### Stated problem
Recast every line of the material below as one numbered list item, leaving out the blank lines.

### Extracted information
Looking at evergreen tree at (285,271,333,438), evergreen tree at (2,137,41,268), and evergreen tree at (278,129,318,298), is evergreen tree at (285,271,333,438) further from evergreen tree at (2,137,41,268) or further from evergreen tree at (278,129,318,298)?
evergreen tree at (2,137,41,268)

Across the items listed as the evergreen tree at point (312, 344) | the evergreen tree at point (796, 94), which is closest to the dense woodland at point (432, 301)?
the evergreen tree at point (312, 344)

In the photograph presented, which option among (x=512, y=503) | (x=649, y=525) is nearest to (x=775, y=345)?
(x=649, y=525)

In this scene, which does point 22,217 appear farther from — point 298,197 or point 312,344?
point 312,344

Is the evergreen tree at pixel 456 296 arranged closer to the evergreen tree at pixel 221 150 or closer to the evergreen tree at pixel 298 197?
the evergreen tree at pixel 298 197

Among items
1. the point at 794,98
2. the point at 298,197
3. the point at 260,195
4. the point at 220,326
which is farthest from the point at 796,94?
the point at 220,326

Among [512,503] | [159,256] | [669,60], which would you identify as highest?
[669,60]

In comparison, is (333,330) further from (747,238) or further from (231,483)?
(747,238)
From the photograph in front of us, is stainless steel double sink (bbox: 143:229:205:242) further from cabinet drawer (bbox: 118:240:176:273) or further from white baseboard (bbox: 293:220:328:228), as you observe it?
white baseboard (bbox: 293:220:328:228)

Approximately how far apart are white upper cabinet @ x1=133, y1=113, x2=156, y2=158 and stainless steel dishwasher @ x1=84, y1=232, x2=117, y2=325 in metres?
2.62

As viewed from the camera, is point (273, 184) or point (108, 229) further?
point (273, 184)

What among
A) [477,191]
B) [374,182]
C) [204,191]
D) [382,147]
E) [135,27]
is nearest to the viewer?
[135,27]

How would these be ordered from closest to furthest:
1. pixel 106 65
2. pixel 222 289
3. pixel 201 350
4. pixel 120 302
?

### Worked answer
1. Looking at evergreen tree at (285,271,333,438), evergreen tree at (2,137,41,268), and evergreen tree at (278,129,318,298), is evergreen tree at (285,271,333,438) further from evergreen tree at (2,137,41,268) or further from evergreen tree at (278,129,318,298)?
2. evergreen tree at (2,137,41,268)
3. Across the items listed as the evergreen tree at point (312, 344) | the evergreen tree at point (796, 94), which is closest to the dense woodland at point (432, 301)?
4. the evergreen tree at point (312, 344)
5. In the photograph presented, which option among (x=512, y=503) | (x=649, y=525) is nearest to (x=775, y=345)?
6. (x=649, y=525)
7. In this scene, which does point 22,217 appear farther from — point 298,197 or point 312,344?
8. point 312,344
9. Is the evergreen tree at pixel 456 296 arranged closer to the evergreen tree at pixel 221 150 or closer to the evergreen tree at pixel 298 197?
10. the evergreen tree at pixel 298 197
11. Among items
12. 1. the point at 794,98
13. 2. the point at 298,197
14. 3. the point at 260,195
15. 4. the point at 220,326
16. which is farthest from the point at 796,94?
17. the point at 220,326
18. Among [512,503] | [159,256] | [669,60], which would you identify as highest?
19. [669,60]
20. In comparison, is (333,330) further from (747,238) or further from (231,483)?
21. (747,238)
22. From the photograph in front of us, is stainless steel double sink (bbox: 143:229:205:242) further from cabinet drawer (bbox: 118:240:176:273) or further from white baseboard (bbox: 293:220:328:228), as you observe it?
23. white baseboard (bbox: 293:220:328:228)
24. Approximately how far apart are white upper cabinet @ x1=133, y1=113, x2=156, y2=158 and stainless steel dishwasher @ x1=84, y1=232, x2=117, y2=325 in metres?
25. 2.62
26. As viewed from the camera, is point (273, 184) or point (108, 229) further?
27. point (273, 184)
28. What among
29. A) [477,191]
30. B) [374,182]
31. C) [204,191]
32. D) [382,147]
33. E) [135,27]
34. is nearest to the viewer?
35. [135,27]
36. How would these be ordered from closest to furthest:
37. 1. pixel 106 65
38. 2. pixel 222 289
39. 3. pixel 201 350
40. 4. pixel 120 302
41. ?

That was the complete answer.